# Headllights



## wright1 (Nov 30, 2006)

I have an 03 Max GLE, the fog lights are shinning brighter than the low beams. Do I need to replace to low beam bulbs? If so what kind? Also my radio controls on the steering wheel are not working and suggestions on how to fix it.


----------



## RedHead7 (May 30, 2006)

The lightbulbs in your low beams might be going bad, but then again, the car might have come with brighter bulbs in the fogs than the low beams. You could go out and buy some Slyvania Silverstars or Silverstar Ultras. They are very bright halogen bulbs, the brightest you can go without converting them to HID bulbs.

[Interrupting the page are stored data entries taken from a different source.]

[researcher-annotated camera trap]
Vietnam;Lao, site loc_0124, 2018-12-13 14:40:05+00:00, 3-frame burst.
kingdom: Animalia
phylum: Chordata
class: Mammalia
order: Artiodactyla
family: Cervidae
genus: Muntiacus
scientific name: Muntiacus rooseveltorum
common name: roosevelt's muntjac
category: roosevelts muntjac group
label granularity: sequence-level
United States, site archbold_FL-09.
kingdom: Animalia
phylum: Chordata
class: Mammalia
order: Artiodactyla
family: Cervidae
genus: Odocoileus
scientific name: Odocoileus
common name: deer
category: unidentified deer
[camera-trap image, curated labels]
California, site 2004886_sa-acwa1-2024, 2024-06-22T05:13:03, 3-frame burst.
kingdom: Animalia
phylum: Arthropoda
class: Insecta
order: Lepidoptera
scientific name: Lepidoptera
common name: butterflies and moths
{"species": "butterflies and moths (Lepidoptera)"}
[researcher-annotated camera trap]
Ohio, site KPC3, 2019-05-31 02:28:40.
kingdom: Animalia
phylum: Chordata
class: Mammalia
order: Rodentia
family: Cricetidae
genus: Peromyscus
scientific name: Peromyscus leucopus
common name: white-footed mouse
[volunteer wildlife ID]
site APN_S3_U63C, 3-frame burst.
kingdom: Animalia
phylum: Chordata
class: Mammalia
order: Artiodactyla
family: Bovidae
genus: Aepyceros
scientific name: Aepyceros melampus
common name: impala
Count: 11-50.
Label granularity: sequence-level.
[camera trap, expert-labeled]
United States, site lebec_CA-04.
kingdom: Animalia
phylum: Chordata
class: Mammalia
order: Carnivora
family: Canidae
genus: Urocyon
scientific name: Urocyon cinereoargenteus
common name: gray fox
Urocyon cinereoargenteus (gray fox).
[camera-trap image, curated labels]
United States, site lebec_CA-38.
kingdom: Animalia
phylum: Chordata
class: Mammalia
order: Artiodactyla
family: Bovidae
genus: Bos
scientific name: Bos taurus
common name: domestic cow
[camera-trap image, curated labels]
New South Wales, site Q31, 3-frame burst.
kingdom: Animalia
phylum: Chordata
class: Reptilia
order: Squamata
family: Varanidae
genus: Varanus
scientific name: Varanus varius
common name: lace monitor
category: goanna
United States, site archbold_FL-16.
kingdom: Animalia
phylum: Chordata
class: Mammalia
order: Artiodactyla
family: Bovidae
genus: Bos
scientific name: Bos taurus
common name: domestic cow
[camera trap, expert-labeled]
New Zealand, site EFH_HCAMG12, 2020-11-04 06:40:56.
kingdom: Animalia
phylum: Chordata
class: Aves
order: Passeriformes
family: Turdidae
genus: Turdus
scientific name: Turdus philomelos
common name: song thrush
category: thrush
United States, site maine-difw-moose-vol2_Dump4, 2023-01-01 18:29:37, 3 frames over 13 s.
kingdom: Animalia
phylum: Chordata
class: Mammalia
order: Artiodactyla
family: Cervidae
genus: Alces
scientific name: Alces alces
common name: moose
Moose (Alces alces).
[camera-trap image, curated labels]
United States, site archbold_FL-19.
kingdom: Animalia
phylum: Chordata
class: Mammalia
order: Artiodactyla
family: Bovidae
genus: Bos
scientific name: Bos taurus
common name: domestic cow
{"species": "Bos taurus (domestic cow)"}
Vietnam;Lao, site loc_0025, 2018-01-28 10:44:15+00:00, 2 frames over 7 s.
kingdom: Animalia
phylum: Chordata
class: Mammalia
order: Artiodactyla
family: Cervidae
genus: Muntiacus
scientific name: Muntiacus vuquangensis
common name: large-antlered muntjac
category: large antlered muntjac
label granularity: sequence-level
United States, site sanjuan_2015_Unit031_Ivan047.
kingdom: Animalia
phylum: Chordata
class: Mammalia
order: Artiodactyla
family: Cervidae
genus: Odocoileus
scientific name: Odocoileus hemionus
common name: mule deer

They are a little expensive though, probably $40 a pair.


----------



## ChuckFrontier06 (Jul 25, 2006)

_*Doesn't your car have HIDs?*_


----------



## wright1 (Nov 30, 2006)

I don't think so.


----------



## ChuckFrontier06 (Jul 25, 2006)

wright1 said:


> I don't think so.


_*Did you buy the car new? As far as I know the 2002-03 Maxima came with factory Xenon HID headlights. Some people replaced them with halogens from 2001 Maximas after their HIDs were stolen.*_


----------



## biglux1 (Jan 29, 2007)

either way the size of the bulb is 9005 so you can go to any auto store and pick up a pair installation is very easy, you could also put the HIDs in which came stock with the car


----------



## ChuckFrontier06 (Jul 25, 2006)

biglux1 said:


> either way the size of the bulb is 9005 so you can go to any auto store and pick up a pair installation is very easy, you could also put the HIDs in which came stock with the car



_*A 9005 is a high beam bulb.*_


----------



## NissanOnly (Jul 9, 2006)

Yeah 9005 for the high beams... the low beam is a D2R HID. If you have headlights that look like you have 4 lights... then you have HID for low beam.


----------